The pros and cons are minor either way.

Answer 2

I've read many times that making value parameters in a function const is a bad thing to do because it's unnecessary.

However, I find it occasionally helpful to me as a check that my implementation doesn't do something I don't intend (as in the example at the end of your question).

So, while it may not add value to the caller, it does sometimes add a small bit of value to me as an implementer, and it doesn't take anything away from the caller. So I see no harm using it.

For example, I may be implementing a C function that takes a couple pointers to a buffer - a pointer to the start, and a pointer to the end. I'm going to put data in the buffer, but want to ensure that I don't overrun the end. So inside the function there's code that will increment a pointer as I'm adding data to it. Making the pointer to the end of the buffer a const parameter will ensure that I don't code up a bug that accidentally increments the end boundary pointer instead of the pointer I really should be incrementing.

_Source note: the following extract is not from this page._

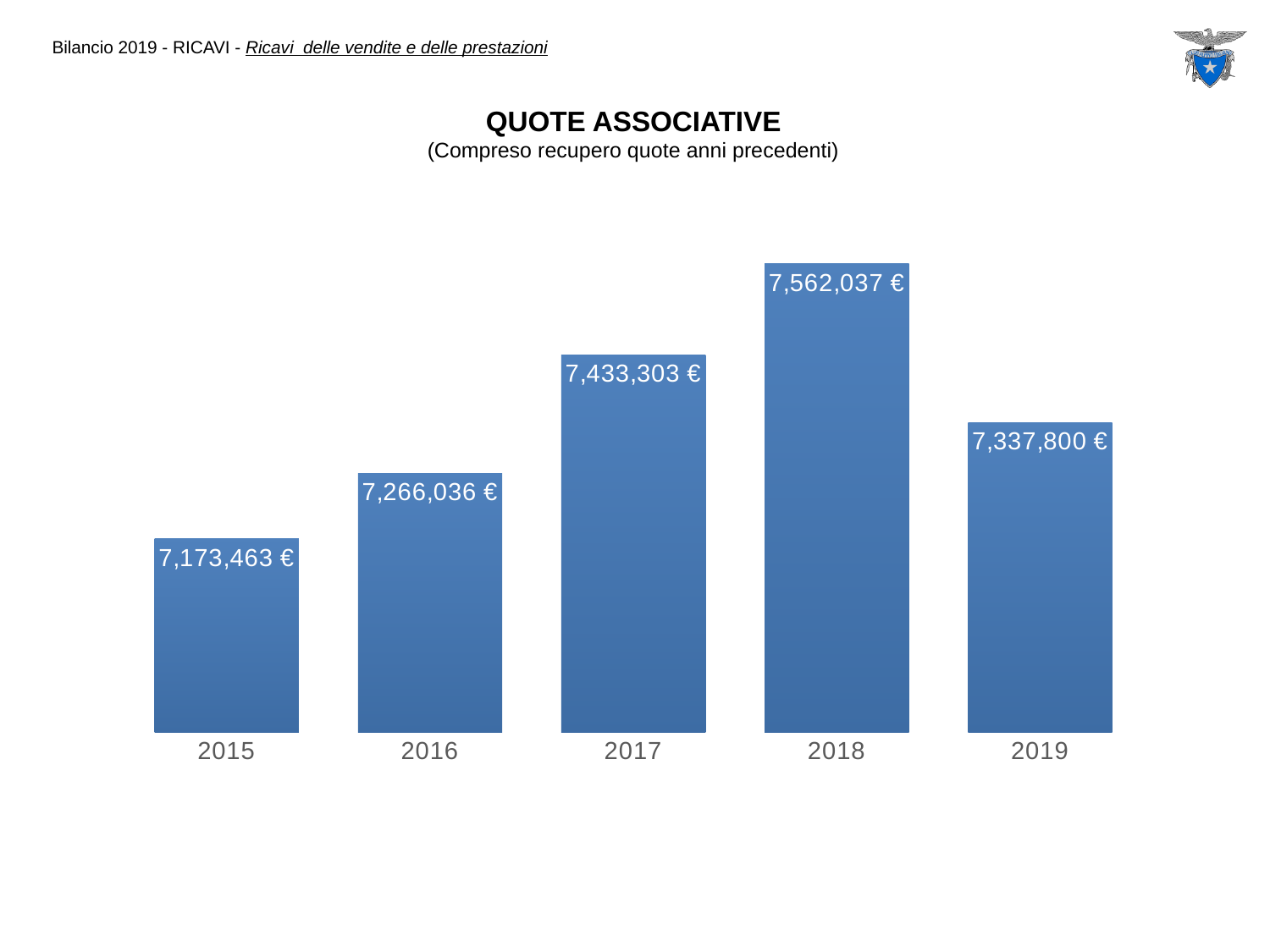
Which year has the lowest value? 2015 What is the difference between the values for 2018 and 2019? 224,237 € Which is larger, the value for 2017 or the value for 2019? 2017 What is the value for 2018? 7,562,037 € What is the value for 2015? 7,173,463 € What is the title of the chart? QUOTE ASSOCIATIVE How many years are shown in the chart? 5 How do the values change from 2015 to 2018? They rise each year What is the difference between the values for 2018 and 2017? 128,734 € What is the value for 2019? 7,337,800 € Which year has the highest value? 2018 What kind of chart is shown on the slide? Bar chart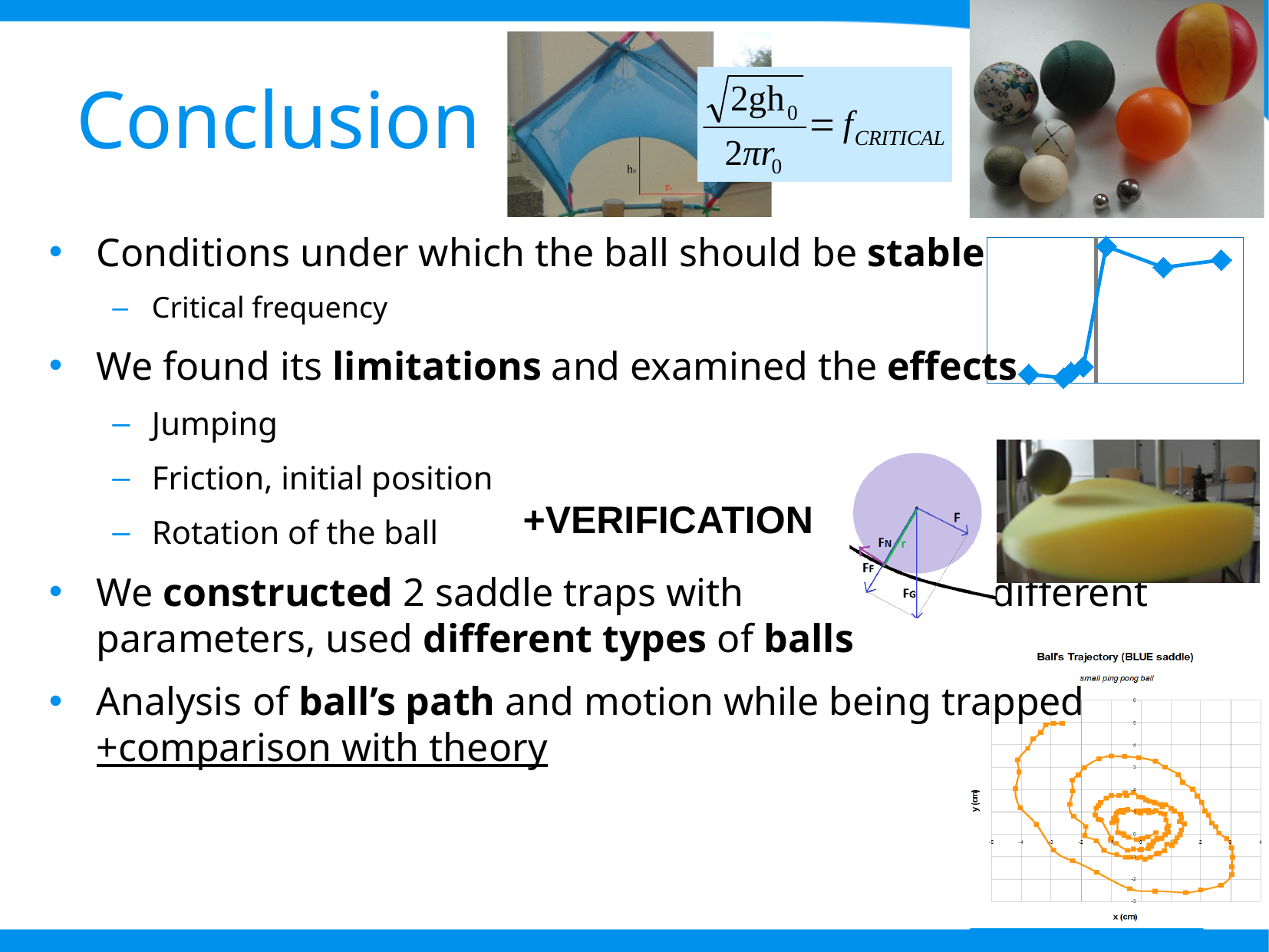
In the chart titled "Ball's Trajectory (BLUE saddle)", what is the label of the x axis? x (cm) What kind of chart is the small chart at the top right of the slide, next to the first bullet point? line chart What is the title of the chart at the bottom right of the slide? Ball's Trajectory (BLUE saddle) What kind of chart is the "Ball's Trajectory (BLUE saddle)" chart? scatter chart In the small line chart at the top right of the slide, do the values rise or fall from left to right along the x axis? rise How many data points are plotted in the small line chart at the top right of the slide? 7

So a fillArray function with a signature like this:

size_t fillArray( data_t* pStart, data_t* const pEnd);

will prevent me from accidentally incrementing pEnd when I really mean to increment pStart. It's not a huge thing, but I'm pretty sure everyone who has programmed for any period of time in C has run across such a bug.

Answer 3

Unfortunately, some compilers (I'm looking at you, Sun CC!) incorrectly differentiate between arguments declared const and ones not declared so, and you can get errors about undefined functions.

Answer 4

I think this is dependent on your personal style.

It doesn't add or subtract to what clients can pass to your function. In essence it's like a compile-time assertion. If it helps you to know that value won't change, go ahead and do it, but I don't see a big reason for others to do it.

One reason I might not do it is that the const-ness of the value parameter is an implementation detail that your clients don't need to know about. If you later (purposely) change your function so that it actually does change that value, you will need to change the signature of your function, which will force your clients to re-compile.

This is similar to why some people recommend having no public virtual methods (the functions virtual-ness is an implementation detail that should be hidden from clients), but I'm not in that particular camp.

Answer 5

If there is const keyword present; it means value of 'i' (which is const type) can not be modified. If value of 'i' is changed inside foo function compiler will throw error: "

Can not modify const object

But changing '*i' (i.e. *i = 3;)means you are not changing value of 'i' but value of address pointed by 'i'

Actually,the const function is appropriate for large objects that should not be altered by function.

Answer 6

We all have to untangle someone else's C++ code from time to time. And that someone else's C++ code is a complete mess by definition :D.

So the 1st thing I always do to decipher it (local & global data flow) is put const in every variable definition until compiler complains. This also means const-qualifying value arguments, and it really helps avoiding variables that have been modified in the middle on the function without me noticing it...

So I really appreciate when that someone else has const everywhere (including value parameters) :D

Answer 7

I like const correctness for situations like this:
void foo(const Bar &b) //I know b cannot be changed
{
//do something with b
}

This lets me use b without fear of modifying it, but I don't have to pay the cost of a copy constructor.